Between lec­tures, the two teams zipped off to their sep­a­rate lab rooms, where com­pe­ti­tion was already build­ing.

“There’s been a lit­tle bit of win­dow spy­ing,” said Tris­tan Fisher, 18.

Per­haps some shifty scout­ing tech­nique employ­ing Microsoft Win­dows? Not quite.

“We’re on the first floor,” Fisher said, pulling aside the blinds to reveal the park­ing lot. “Every now and then we’ll see some­one walk over to our win­dow and peek in.”

An unclosed lab door is also fair game. Robin­son, who is care­ful to turn all impor­tant paper­work on his desk face down before receiv­ing vis­i­tors, teaches stu­dents that not all hack­ing is done elec­tron­i­cally.

Scott Ander­son, 18, a high school senior, is giv­ing seri­ous thought to going into the infor­ma­tion secu­rity pro­fes­sion. “This is prob­a­bly the only link I have to get­ting a job when I grad­u­ate,” he said, adding that he had barely pass­ing grades.

Good grades are not a require­ment for the pro­gram. Robin­son, who related that he him­self had excel­lent stan­dard­ized test scores but poor grades, said he empathized with stu­dents who say they are bored with school. It was not until an uncle who taught com­puter sci­ence at the Uni­ver­sity of Maine got him into some college-​level classes, he said, that he saw his own future open up.

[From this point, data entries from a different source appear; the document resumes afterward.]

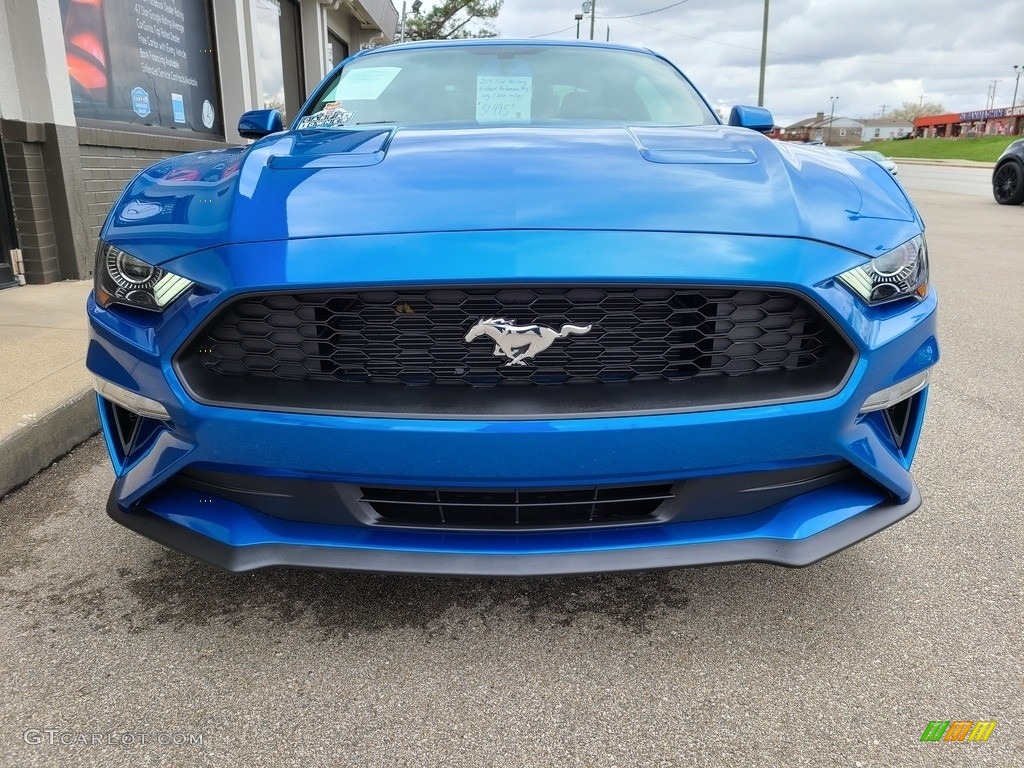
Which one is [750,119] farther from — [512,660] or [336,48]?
[336,48]

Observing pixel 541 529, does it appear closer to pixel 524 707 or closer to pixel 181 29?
pixel 524 707

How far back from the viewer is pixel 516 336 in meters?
1.51

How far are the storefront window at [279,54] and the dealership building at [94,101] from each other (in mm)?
435

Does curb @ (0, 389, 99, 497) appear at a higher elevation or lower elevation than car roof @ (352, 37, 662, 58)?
lower

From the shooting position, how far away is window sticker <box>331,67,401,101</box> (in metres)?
2.89

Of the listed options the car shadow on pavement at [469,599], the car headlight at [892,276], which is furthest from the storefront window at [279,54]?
the car headlight at [892,276]

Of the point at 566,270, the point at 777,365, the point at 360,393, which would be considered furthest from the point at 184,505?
the point at 777,365

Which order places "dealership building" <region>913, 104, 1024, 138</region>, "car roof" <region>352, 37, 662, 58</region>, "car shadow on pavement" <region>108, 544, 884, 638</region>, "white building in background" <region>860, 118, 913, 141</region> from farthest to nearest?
1. "white building in background" <region>860, 118, 913, 141</region>
2. "dealership building" <region>913, 104, 1024, 138</region>
3. "car roof" <region>352, 37, 662, 58</region>
4. "car shadow on pavement" <region>108, 544, 884, 638</region>

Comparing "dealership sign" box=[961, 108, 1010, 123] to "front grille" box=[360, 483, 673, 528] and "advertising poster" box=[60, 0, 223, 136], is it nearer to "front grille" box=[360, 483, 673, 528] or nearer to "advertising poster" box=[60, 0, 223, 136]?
"advertising poster" box=[60, 0, 223, 136]

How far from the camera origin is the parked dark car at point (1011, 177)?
41.2 ft

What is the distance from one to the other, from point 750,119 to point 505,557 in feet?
7.09

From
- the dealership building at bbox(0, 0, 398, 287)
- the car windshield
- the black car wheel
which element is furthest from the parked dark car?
the car windshield

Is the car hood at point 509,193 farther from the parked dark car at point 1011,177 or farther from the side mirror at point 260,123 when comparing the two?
the parked dark car at point 1011,177

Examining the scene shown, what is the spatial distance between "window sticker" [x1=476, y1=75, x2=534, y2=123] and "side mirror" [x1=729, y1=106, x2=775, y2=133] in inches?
31.0
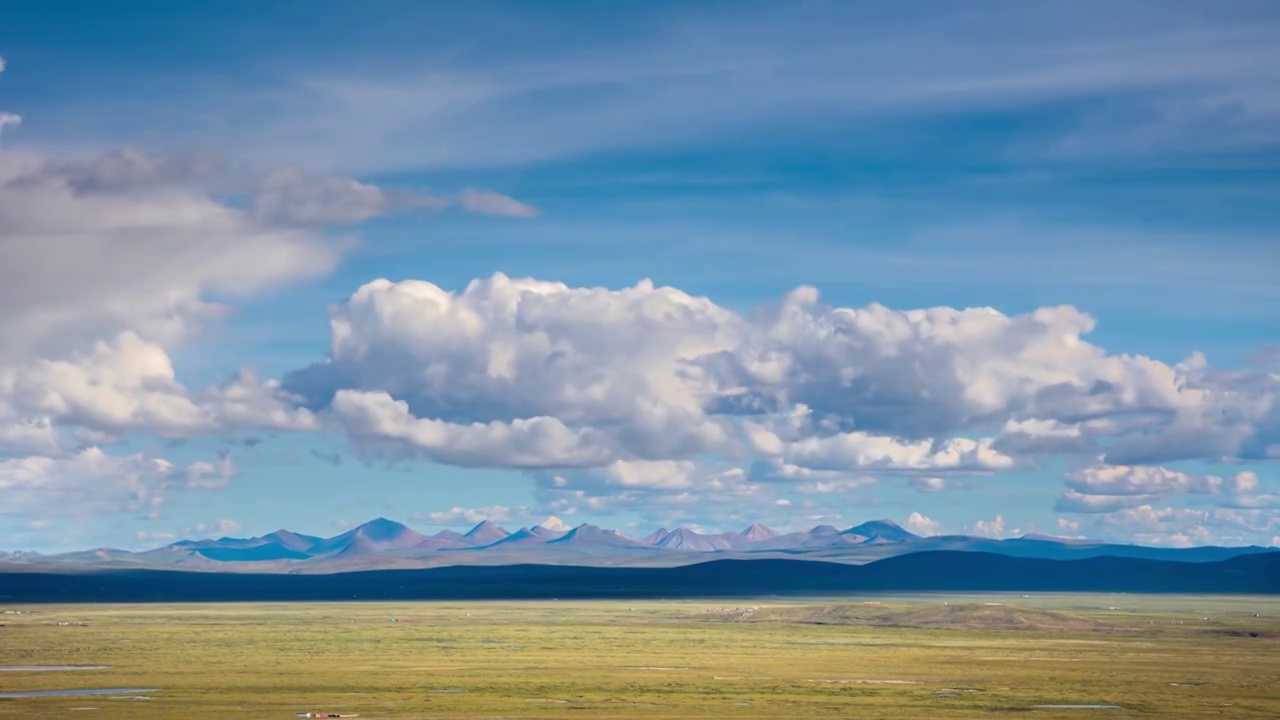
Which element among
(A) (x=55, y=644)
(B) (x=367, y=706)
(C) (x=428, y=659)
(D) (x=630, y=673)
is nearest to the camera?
(B) (x=367, y=706)

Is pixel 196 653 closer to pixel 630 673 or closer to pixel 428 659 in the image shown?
pixel 428 659

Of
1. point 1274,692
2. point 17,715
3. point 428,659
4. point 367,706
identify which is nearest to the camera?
point 17,715

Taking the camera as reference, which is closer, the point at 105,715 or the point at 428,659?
the point at 105,715

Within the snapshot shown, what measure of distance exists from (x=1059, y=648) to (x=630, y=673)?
73527 mm

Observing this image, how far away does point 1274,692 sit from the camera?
138 metres

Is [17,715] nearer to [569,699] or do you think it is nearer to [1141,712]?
[569,699]

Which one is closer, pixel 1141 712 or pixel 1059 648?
pixel 1141 712

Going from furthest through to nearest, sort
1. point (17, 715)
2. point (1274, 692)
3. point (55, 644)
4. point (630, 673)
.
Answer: point (55, 644) → point (630, 673) → point (1274, 692) → point (17, 715)

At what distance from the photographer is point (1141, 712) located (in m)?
120

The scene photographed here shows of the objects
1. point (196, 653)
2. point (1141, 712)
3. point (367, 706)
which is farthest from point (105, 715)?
point (1141, 712)

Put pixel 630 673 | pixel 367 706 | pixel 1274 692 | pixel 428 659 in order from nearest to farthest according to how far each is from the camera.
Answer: pixel 367 706, pixel 1274 692, pixel 630 673, pixel 428 659

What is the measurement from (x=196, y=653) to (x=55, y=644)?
25055 mm

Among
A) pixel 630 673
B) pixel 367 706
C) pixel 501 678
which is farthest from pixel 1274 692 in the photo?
pixel 367 706

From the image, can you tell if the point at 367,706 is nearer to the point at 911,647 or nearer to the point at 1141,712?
the point at 1141,712
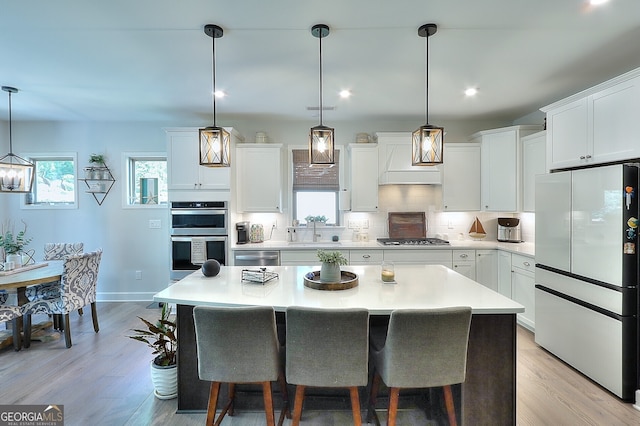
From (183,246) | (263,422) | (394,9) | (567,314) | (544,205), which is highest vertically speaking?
(394,9)

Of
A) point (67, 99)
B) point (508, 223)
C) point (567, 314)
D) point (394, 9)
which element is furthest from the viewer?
point (508, 223)

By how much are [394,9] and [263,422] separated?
2908 millimetres

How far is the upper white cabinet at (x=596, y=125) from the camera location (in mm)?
2326

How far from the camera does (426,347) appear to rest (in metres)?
1.59

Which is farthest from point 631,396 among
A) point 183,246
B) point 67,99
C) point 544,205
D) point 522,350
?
point 67,99

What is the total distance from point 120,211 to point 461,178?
5156 millimetres

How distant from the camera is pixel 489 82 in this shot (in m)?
3.27

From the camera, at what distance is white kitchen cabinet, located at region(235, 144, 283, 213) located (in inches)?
174

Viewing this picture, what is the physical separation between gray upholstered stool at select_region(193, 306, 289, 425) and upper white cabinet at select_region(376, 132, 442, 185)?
3.21 m

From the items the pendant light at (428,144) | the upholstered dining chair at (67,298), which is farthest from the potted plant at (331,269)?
the upholstered dining chair at (67,298)

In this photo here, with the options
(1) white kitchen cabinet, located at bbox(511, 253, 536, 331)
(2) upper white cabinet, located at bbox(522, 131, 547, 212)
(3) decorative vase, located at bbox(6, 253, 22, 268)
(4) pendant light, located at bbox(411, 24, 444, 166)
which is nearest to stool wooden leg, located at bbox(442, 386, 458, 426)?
(4) pendant light, located at bbox(411, 24, 444, 166)

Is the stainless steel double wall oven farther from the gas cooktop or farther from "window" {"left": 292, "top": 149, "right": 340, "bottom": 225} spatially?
the gas cooktop

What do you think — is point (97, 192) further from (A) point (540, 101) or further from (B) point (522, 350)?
(A) point (540, 101)

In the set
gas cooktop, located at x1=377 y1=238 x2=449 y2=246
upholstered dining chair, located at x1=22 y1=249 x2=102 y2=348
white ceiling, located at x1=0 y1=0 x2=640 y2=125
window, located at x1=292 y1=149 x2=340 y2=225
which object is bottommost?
upholstered dining chair, located at x1=22 y1=249 x2=102 y2=348
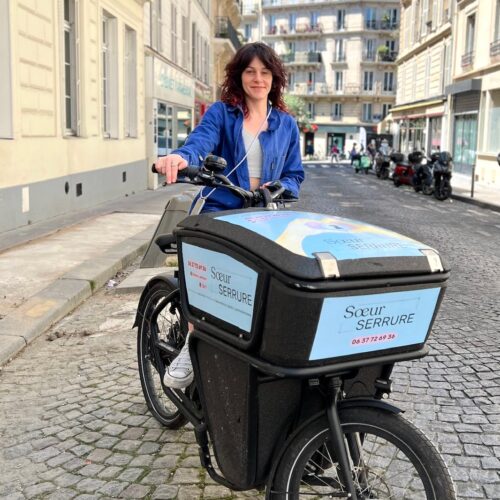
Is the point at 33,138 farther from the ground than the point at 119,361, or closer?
farther from the ground

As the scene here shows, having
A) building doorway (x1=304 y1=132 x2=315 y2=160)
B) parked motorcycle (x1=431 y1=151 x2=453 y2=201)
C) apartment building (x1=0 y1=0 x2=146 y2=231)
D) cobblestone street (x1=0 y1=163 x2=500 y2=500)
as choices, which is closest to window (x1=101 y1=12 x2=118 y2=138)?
apartment building (x1=0 y1=0 x2=146 y2=231)

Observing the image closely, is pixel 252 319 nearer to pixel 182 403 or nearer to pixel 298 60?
pixel 182 403

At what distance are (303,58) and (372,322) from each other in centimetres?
6802

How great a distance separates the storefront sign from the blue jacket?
617 inches

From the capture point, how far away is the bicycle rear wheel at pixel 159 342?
2.99m

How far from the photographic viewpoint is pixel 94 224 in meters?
10.1

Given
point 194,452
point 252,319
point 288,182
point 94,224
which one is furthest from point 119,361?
point 94,224

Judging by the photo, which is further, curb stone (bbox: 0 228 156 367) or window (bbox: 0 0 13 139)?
window (bbox: 0 0 13 139)

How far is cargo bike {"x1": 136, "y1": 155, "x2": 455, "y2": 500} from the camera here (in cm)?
187

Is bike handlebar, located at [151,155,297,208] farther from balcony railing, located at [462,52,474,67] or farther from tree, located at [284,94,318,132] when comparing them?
tree, located at [284,94,318,132]

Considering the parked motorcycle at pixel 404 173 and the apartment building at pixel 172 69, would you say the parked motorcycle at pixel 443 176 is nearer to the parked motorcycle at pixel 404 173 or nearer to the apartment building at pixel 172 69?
the parked motorcycle at pixel 404 173

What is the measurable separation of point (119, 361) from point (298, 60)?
66.0 meters

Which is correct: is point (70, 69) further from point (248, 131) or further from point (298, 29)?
point (298, 29)

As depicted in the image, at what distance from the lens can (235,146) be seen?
2.91 metres
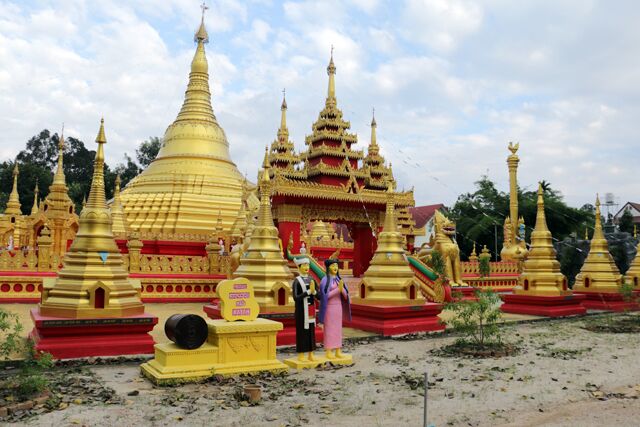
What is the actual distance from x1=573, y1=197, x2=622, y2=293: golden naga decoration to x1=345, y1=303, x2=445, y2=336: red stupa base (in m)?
9.29

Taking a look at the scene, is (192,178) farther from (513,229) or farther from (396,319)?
(396,319)

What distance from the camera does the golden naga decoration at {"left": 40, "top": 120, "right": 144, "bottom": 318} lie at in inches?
388

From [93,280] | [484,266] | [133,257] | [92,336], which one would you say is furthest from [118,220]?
[92,336]

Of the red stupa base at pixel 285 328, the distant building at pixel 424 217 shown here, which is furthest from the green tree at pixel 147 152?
the red stupa base at pixel 285 328

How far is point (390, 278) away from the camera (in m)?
14.0

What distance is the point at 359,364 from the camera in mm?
9656

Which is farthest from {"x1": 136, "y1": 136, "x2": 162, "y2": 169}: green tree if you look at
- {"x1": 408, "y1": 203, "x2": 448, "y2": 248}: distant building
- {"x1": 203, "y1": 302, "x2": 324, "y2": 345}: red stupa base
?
{"x1": 203, "y1": 302, "x2": 324, "y2": 345}: red stupa base

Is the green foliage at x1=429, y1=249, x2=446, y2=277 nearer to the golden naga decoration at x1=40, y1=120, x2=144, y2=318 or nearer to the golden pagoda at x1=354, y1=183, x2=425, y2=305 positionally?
the golden pagoda at x1=354, y1=183, x2=425, y2=305

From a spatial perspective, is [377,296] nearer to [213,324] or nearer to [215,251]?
[213,324]

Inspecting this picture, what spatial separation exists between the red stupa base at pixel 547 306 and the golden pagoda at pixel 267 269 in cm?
1000

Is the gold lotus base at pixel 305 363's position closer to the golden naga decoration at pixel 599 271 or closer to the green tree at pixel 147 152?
the golden naga decoration at pixel 599 271

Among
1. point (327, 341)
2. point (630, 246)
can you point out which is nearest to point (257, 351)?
point (327, 341)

The office space, the com­put­ers and the Inter­net con­nec­tion have all been donated, mostly by banks and other orga­ni­za­tions that rec­og­nize the need for infor­ma­tion secu­rity. But Robin­son met with some ini­tial qualms.

“Some of them grilled us pretty heav­ily on the con­cept of, ‘Well, aren’t you train­ing hack­ers?’” he said. “I go, yeah. I have a black belt in mar­tial arts. If I wanted to be a bad guy, I could go and hurt peo­ple. But I don’t do it. That’s not the empha­sis of the pro­gram.”

The stu­dents are get­ting a good dose of ethics along with some sober­ing words about legal reper­cus­sions.

“Yes, we are teach­ing them to be hack­ers,” he said, “but wouldn’t you rather have them on your side?”